**GIVEN DATA:**

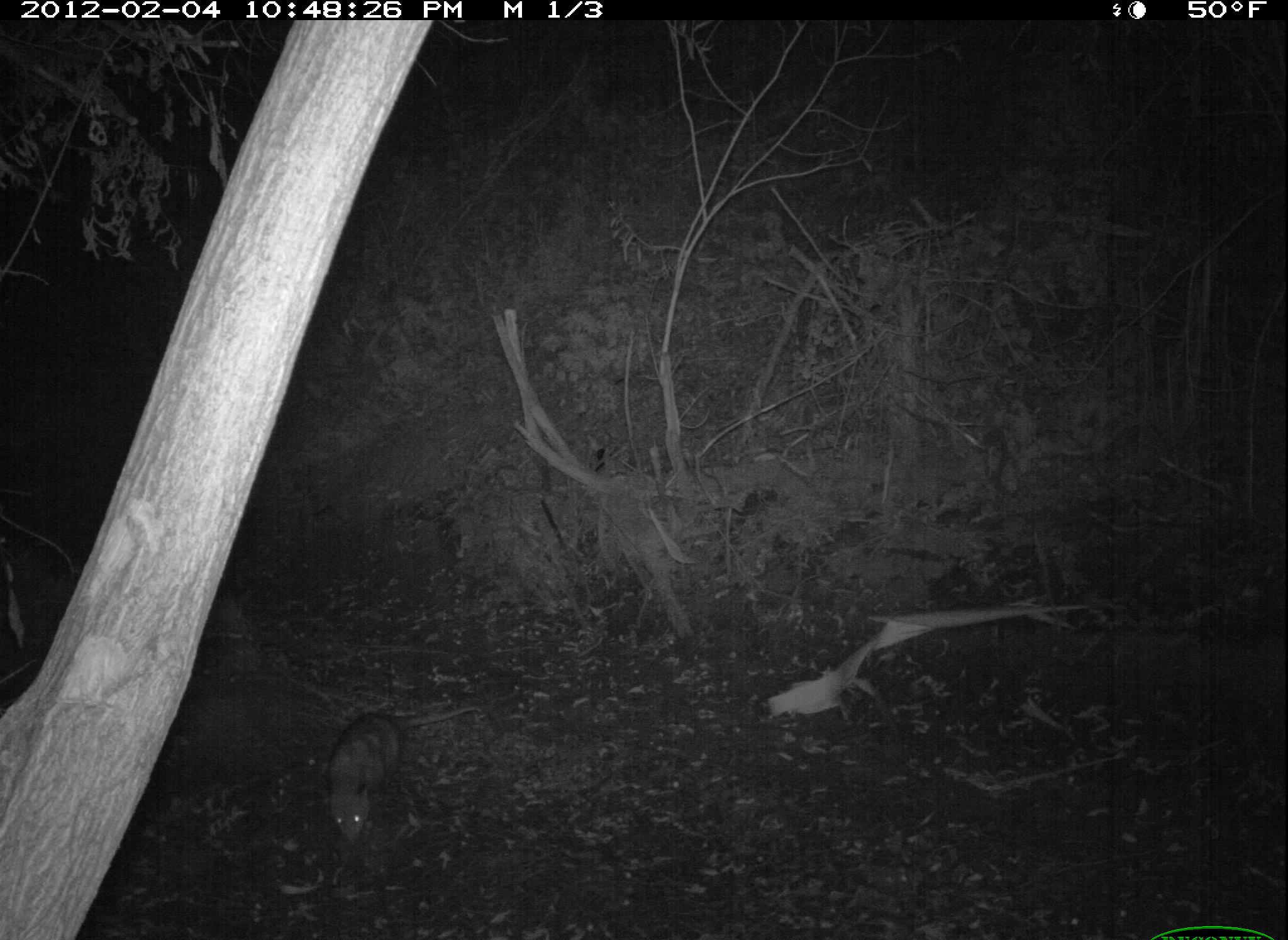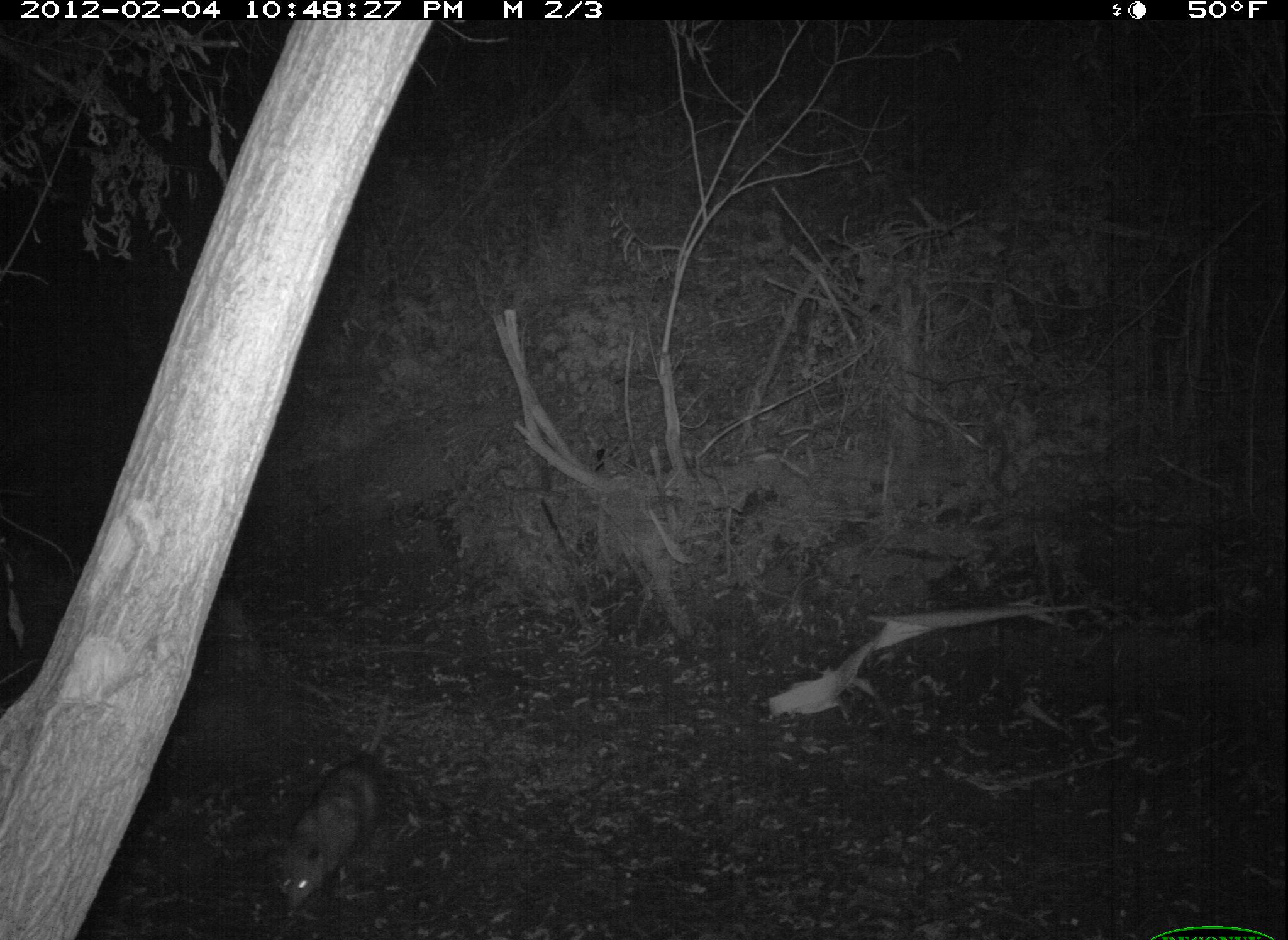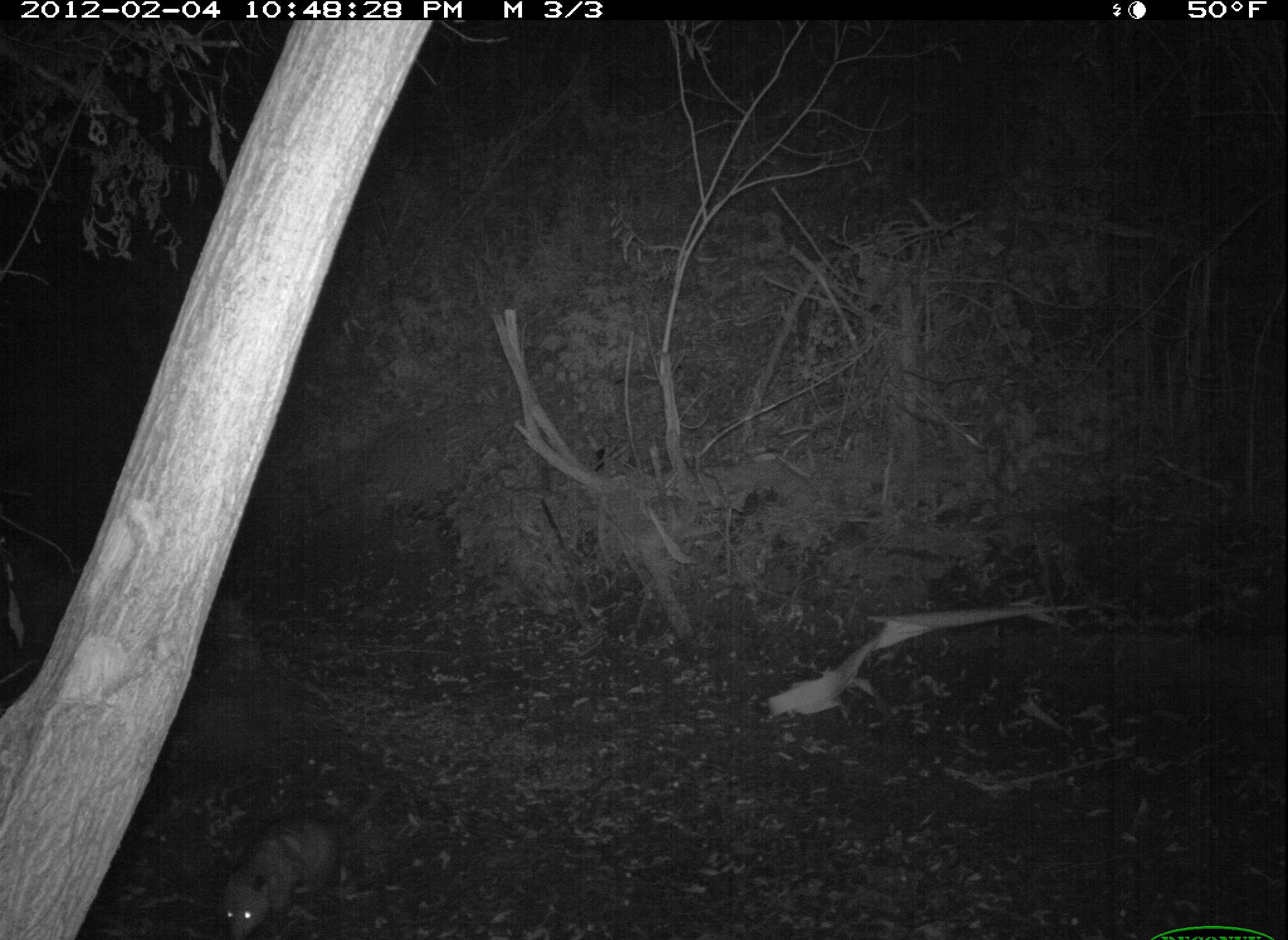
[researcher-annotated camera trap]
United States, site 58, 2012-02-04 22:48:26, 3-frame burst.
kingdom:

**YOUR TASK:** From the line holding "United States, site" through the final line of the data above, copy every line exactly as written. Include nothing else.

**ANSWER TO THE EXERCISE:**
United States, site 58, 2012-02-04 22:48:26, 3-frame burst.
kingdom:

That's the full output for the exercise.